- **Given data**:
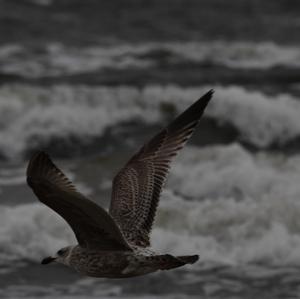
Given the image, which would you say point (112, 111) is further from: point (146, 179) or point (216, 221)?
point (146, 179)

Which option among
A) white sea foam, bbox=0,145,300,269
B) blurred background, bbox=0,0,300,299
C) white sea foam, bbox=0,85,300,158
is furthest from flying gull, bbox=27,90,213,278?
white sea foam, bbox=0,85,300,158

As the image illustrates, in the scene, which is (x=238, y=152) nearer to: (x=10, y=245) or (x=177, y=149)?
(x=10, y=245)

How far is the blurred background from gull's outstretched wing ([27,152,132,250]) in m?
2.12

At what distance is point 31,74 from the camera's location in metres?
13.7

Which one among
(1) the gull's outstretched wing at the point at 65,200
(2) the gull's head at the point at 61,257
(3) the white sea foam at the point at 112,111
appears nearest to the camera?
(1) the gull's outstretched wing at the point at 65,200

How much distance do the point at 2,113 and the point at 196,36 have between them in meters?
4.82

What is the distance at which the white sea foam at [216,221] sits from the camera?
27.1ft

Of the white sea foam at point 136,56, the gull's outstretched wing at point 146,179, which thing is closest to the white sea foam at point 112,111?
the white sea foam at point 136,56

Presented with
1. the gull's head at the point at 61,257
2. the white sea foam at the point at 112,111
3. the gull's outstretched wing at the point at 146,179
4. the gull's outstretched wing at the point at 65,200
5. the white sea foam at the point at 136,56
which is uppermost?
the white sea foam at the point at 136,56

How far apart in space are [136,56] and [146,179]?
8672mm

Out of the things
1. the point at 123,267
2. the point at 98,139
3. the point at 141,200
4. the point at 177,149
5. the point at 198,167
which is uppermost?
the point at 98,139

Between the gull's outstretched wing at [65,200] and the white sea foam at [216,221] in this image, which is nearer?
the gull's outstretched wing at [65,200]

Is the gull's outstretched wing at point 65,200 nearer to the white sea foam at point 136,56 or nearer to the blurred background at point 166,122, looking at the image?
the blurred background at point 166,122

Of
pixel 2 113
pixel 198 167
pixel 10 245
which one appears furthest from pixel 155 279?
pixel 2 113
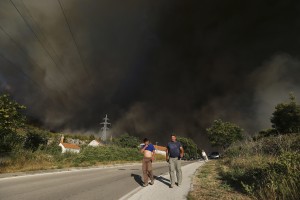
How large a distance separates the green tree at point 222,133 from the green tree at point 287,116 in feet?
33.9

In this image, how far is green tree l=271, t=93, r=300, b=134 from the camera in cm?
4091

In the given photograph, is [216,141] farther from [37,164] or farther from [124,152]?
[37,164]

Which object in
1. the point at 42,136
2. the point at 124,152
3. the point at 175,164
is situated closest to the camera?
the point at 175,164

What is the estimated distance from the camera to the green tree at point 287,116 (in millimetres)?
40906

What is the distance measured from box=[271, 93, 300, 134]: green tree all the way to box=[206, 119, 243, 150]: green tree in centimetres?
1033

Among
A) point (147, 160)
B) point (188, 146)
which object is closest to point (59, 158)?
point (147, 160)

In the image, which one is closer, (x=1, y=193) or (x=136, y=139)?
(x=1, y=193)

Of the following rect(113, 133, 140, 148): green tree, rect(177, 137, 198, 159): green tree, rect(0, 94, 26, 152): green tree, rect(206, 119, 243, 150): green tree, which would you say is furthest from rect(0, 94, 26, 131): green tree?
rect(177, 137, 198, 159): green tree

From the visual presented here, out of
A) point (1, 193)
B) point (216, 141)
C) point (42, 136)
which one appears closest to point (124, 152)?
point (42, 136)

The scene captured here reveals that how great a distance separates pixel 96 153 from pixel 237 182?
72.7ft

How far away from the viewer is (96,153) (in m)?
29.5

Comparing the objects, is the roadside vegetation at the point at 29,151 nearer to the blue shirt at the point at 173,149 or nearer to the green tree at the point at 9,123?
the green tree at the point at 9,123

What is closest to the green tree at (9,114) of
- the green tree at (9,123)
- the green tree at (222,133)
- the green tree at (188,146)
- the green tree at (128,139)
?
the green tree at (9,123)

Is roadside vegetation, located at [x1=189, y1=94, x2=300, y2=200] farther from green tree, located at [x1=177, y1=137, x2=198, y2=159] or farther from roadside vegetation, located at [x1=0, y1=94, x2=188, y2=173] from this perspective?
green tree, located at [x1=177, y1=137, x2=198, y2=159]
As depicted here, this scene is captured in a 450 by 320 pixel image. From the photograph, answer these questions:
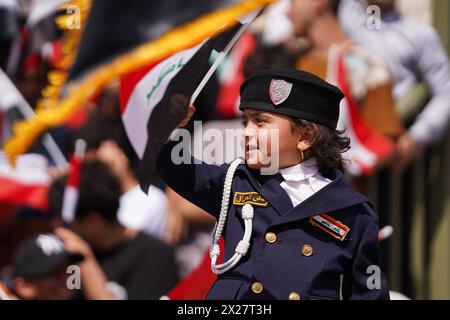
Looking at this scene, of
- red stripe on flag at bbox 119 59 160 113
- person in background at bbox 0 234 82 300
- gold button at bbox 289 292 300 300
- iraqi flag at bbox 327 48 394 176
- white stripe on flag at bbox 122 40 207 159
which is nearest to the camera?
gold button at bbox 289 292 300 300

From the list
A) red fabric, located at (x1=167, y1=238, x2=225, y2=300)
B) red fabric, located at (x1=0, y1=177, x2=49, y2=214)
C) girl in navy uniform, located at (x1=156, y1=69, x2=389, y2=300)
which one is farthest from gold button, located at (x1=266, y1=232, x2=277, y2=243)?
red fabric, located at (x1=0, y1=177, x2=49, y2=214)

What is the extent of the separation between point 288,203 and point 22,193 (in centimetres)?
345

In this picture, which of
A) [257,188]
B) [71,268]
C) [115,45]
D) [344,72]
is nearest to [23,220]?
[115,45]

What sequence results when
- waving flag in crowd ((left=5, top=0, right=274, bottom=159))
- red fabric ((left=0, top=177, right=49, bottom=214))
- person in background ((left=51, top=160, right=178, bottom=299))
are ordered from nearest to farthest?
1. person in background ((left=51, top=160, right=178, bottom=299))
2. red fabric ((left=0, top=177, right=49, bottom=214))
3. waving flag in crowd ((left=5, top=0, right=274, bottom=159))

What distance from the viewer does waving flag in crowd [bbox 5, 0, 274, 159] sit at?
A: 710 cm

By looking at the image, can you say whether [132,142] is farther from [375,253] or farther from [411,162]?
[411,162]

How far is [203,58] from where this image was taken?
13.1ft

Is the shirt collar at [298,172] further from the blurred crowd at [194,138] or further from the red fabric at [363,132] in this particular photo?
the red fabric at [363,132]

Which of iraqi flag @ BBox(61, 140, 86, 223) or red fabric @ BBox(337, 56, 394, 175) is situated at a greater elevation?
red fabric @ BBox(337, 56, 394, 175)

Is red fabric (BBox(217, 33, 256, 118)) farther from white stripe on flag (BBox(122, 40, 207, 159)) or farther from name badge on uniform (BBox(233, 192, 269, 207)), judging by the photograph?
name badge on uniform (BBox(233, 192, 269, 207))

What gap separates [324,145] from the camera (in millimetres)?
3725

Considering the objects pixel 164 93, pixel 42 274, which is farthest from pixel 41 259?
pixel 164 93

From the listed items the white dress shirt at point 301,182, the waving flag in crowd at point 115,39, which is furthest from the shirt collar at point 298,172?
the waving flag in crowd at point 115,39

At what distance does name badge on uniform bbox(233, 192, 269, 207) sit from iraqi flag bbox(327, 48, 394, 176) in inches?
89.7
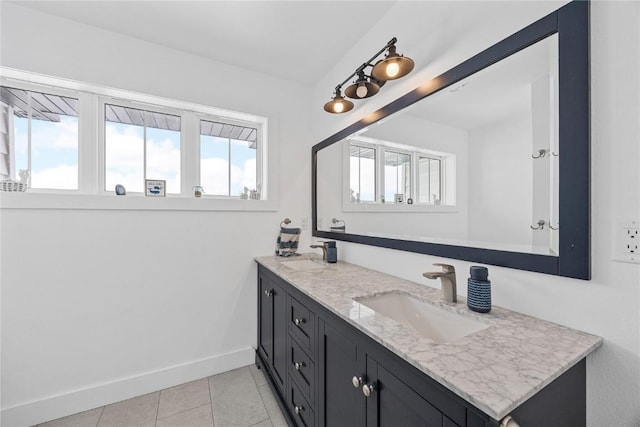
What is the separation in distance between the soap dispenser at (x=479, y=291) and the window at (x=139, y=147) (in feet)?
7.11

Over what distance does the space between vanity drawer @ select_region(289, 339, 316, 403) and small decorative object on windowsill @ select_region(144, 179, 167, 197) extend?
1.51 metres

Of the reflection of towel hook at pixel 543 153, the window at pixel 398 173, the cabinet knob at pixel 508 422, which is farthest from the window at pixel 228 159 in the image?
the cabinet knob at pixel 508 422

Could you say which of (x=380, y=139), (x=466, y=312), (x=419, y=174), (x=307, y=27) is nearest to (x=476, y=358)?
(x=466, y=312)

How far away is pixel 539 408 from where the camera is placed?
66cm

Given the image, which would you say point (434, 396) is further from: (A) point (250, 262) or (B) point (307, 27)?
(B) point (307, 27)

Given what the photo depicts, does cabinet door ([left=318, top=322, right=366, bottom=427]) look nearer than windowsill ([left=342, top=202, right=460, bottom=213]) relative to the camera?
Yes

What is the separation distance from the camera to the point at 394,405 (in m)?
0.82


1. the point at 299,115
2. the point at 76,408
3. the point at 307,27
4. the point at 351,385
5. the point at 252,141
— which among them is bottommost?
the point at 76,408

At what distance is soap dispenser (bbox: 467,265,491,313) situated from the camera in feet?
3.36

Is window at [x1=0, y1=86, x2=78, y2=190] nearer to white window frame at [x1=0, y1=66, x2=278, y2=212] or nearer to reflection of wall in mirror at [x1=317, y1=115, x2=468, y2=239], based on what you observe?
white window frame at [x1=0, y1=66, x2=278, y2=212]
--
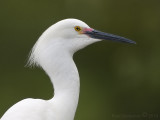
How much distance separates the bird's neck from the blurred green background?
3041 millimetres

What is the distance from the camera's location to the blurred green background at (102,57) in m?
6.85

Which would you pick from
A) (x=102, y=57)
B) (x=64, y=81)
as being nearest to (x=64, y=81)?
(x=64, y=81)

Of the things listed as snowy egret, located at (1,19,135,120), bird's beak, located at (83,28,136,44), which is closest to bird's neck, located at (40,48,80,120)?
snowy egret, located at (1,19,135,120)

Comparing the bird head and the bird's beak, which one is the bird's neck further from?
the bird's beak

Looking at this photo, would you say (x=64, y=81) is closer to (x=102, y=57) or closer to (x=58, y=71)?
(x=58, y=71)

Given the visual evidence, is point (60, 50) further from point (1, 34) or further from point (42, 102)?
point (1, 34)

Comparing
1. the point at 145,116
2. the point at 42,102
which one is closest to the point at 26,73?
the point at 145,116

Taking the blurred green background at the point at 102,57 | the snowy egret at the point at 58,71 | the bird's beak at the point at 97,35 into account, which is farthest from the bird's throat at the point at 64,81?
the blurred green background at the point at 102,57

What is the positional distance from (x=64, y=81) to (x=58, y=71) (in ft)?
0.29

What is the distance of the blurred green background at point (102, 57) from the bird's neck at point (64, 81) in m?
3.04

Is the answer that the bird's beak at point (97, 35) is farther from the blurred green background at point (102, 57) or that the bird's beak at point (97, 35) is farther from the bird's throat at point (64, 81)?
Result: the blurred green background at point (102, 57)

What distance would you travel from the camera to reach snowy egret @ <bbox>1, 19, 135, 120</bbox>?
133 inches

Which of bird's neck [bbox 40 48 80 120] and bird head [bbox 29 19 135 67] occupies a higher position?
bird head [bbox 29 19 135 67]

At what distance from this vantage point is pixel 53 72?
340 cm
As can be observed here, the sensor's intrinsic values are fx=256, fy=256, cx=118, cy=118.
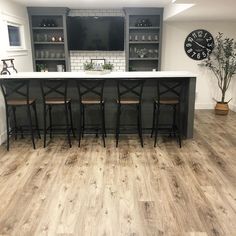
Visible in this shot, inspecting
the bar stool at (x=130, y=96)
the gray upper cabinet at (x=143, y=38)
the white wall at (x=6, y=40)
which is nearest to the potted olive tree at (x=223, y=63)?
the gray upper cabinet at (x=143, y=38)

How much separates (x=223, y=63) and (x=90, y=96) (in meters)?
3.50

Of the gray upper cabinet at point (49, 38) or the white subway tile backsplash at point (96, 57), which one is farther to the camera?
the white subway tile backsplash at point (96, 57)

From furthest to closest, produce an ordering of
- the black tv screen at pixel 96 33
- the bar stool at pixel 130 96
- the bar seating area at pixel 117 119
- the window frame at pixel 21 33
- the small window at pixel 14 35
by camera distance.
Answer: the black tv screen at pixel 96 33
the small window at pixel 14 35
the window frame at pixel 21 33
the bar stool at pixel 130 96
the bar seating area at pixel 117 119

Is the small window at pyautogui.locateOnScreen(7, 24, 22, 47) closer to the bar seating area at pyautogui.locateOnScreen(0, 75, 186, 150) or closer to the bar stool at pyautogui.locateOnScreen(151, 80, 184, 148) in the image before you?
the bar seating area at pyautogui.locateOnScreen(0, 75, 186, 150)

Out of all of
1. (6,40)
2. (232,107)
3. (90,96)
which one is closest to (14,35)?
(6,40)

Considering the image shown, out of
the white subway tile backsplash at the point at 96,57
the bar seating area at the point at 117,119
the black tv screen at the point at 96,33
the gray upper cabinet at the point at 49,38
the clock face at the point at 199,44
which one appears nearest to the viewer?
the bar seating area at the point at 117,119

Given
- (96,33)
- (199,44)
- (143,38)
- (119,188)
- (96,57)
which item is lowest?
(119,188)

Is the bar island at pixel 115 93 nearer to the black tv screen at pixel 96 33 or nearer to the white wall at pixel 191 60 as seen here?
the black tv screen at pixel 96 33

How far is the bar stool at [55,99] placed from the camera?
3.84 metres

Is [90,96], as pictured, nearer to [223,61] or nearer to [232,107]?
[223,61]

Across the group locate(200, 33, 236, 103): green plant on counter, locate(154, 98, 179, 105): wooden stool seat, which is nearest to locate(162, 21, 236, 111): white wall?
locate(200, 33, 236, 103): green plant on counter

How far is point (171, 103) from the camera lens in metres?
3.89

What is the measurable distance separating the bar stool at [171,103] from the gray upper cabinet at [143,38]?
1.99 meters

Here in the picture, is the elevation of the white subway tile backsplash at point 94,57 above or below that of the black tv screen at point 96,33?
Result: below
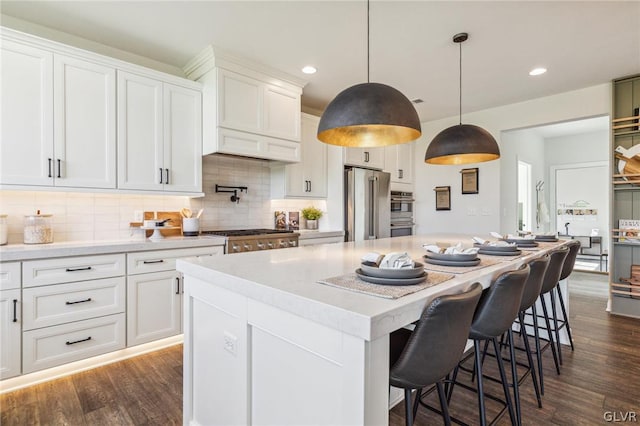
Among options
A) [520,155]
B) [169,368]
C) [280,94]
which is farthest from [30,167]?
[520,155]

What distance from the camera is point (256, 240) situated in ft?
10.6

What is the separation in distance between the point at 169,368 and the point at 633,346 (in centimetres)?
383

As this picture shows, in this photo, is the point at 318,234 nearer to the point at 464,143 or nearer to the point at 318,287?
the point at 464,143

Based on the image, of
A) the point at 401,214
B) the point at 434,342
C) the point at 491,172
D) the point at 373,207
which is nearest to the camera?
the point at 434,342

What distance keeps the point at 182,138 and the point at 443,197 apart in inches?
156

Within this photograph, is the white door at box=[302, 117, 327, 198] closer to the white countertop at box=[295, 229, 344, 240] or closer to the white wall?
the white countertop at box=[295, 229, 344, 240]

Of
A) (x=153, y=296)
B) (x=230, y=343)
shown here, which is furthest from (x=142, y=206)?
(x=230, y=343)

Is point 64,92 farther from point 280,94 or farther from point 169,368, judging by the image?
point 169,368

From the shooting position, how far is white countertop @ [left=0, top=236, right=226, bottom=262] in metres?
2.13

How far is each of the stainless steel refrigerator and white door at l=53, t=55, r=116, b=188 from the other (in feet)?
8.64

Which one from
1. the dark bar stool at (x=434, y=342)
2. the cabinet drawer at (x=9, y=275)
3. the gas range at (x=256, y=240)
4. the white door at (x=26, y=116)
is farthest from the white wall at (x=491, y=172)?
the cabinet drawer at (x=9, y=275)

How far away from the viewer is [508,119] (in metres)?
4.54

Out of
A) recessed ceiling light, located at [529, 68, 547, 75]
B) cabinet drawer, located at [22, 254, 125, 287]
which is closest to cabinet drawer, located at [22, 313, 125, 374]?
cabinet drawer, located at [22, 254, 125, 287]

- **What you have to do**:
Copy out every line of the data above that contains the string "pyautogui", keeping each line whole.

- **Right answer**:
Is the small window at pyautogui.locateOnScreen(7, 24, 22, 47) closer to the bar seating area at pyautogui.locateOnScreen(0, 75, 186, 150) or closer to the bar stool at pyautogui.locateOnScreen(151, 80, 184, 148) in the image before you?
the bar seating area at pyautogui.locateOnScreen(0, 75, 186, 150)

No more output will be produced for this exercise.